The “irreducible constitutional minimum of standing” requires three things. See Lujan v. Defenders of Wildlife, 504 U.S. 555, 560, 112 S.Ct. 2130, 2136, 119 L.Ed.2d 351 (1992). “First the plaintiff, must have suffered an ‘injury in fact’ — an invasion of a legally protected interest which is (a) concrete and particularized, and (b) actual or imminent, not conjectural or hypothetical. Second, there must be a causal connection between the injury and the conduct complained of — the injury has to be fairly traceable to the challenged action of the defendant.... Third, it must be likely as opposed to merely speculative that the injury will be redressed by a favorable decision.” Id. at 560-61, 112 S.Ct. at 2136 (internal quotations and citations omitted); see Bertulli v. Indep. Assoc. of Continental Pilots, 242 F.3d 290, 294-95 (5th Cir.2001). Comsat bears the burden of demonstrating that it has met these requirements. See Lujan, 504 U.S. at 561, 112 S.Ct. at 2136.

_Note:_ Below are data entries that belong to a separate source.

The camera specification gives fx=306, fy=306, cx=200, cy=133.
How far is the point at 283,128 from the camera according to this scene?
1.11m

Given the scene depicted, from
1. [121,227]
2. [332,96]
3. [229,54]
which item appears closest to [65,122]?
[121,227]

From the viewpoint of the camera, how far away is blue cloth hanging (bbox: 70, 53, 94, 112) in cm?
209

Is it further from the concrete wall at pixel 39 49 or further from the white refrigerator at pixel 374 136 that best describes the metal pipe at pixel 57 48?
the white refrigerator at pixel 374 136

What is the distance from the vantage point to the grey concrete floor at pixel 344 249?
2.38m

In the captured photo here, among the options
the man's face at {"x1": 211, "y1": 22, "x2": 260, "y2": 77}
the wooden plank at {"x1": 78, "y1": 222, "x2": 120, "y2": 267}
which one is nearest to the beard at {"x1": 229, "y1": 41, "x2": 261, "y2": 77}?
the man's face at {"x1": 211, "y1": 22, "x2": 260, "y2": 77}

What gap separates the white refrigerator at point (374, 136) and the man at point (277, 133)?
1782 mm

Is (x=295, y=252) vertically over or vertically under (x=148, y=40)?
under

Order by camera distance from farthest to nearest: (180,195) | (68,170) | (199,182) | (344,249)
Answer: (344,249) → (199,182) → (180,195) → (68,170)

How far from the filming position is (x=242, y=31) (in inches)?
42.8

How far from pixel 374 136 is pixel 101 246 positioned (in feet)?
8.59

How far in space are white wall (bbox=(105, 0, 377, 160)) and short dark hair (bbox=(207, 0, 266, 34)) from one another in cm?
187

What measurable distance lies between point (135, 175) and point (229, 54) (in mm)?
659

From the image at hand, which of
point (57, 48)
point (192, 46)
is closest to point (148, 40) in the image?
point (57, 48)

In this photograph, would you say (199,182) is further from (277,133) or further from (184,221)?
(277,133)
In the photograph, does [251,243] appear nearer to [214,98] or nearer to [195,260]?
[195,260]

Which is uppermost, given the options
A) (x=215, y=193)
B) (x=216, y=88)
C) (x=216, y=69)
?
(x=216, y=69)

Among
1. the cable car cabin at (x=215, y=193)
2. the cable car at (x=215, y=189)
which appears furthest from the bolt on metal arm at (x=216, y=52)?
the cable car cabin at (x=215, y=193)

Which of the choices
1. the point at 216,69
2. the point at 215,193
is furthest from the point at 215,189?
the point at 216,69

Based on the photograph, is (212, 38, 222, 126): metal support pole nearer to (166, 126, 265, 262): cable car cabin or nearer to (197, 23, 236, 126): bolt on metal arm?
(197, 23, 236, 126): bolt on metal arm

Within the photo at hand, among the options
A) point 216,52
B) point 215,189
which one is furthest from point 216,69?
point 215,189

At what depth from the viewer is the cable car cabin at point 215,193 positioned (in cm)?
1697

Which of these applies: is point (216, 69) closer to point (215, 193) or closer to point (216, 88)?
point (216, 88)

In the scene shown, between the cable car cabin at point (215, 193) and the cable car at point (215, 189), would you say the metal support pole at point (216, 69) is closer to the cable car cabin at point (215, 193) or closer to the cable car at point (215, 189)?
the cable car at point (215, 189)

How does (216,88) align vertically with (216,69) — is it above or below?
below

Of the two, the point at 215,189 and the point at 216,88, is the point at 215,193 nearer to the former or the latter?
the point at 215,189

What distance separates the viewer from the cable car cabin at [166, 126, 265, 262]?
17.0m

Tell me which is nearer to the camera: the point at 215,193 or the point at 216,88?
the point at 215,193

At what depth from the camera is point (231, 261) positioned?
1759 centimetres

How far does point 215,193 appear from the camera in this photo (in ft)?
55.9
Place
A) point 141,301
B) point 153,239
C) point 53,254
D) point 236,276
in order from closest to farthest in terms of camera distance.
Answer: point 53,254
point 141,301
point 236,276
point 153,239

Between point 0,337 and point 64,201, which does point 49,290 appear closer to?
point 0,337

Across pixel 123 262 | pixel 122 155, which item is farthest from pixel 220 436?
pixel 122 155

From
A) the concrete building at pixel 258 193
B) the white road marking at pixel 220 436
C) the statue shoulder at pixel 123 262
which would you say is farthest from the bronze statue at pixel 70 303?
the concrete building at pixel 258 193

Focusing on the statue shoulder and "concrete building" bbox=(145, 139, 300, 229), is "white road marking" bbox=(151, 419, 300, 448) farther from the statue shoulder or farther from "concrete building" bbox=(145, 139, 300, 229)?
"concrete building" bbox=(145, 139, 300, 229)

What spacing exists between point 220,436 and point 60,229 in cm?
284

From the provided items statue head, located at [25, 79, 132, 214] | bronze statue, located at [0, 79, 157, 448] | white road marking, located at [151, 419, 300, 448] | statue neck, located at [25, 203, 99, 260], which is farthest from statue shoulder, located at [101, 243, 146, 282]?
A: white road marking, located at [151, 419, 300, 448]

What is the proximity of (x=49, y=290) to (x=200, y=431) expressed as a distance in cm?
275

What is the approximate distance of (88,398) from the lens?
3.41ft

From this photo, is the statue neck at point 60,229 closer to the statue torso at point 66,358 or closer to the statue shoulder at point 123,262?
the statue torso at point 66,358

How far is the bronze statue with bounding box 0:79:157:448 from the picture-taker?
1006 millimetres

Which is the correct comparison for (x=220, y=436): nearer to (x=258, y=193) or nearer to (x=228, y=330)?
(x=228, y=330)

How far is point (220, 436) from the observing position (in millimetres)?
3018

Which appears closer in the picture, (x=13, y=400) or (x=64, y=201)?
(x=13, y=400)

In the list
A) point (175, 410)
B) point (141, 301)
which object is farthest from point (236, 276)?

Comsat currently makes no payment to the universal service fund, nor are its revenues sufficient to trigger the 8 percent rule. Thus, Comsat’s injury is not that it now makes a universal service payment nor that it is subject to the 8 percent rule. Instead, Comsat posits that it suffers from two interrelated injuries. First, it contends that it faces the threat of a massive universal service payment should its interstate revenues reach the 8 percent threshold. Second, the cost of that contribution would be so great as to render entry into the interstate services market unprofitable, and, therefore, the threat of this payment operates as a barrier to Comsat’s entry into that market. In support of its argument, Comsat maintains that the threat of payment it faces is analogous to the injury suffered by the New York City Health and Hospitals Corp. (“NYCHHC”) in Clinton v. New York, 524 U.S. 417, 118 S.Ct. 2091, 141 L.Ed.2d 393 (1998), which the Supreme Court found sufficient to confer standing on NYCHHC. We disagree.

In Clinton, the Supreme Court concluded that the NYCHHC had standing to challenge the constitutionality of the Line Item Veto Act, 2 U.S.C.